This episode is centered on the history and beliefs around the Tree of Life. Featuring an interview with author and educator Stephanie Kaza, whose book CONVERSATIONS WITH TREES and practice in Buddhism lend insight into ways to find ecological sanity and peace of mind. We also honor our mothers, and all mothers and mother-figures of all forms.

Dr. Stephanie Kaza is Professor Emerita of Environmental Studies at the University of Vermont and former Director of the UVM Environmental Program. She co-founded the Environmental Council at UVM and served as faculty director for the Sustainability Faculty Fellows program. In 2011 Dr. Kaza received the UVM George V. Kidder Outstanding Faculty Award for excellence in teaching. Kaza received a prestigious Religion and Science course award from the Templeton Foundation for her course on Buddhism and Ecology. She lectures widely on topics of Buddhism and the environment.

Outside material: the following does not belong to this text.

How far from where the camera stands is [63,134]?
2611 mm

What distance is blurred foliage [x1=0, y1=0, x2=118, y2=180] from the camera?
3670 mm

Kaza is a long-time practitioner of Soto Zen Buddhism, with training at Green Gulch Zen Center, California, and further study with Thich Nhat Hanh, Joanna Macy, and John Daido Loori.  She was lay ordained by Kobun Chino Ottogawa in the late 1980s and applied her understanding of Buddhism as a member of the International Christian-Buddhist Theological Encounter group. She is the author of the books A WILD LOVE FOR THE WORLD, GREEN BUDDHISM: PRACTICE AND COMPASSIONATE ACTON IN UNCERTAIN TIMES, CONVERSATIONS WITH TREES, MINDFULLY GREEN: A PERSONAL AND SPIRITUAL GUIDE TO WHOLE EARTH THINKING, and others. 

Also much gratitude and endless love to our mothers, Miriam Robinson, Anne-Marie Roach and Jackie Vandenberg for sharing their sapling stories, and for everything.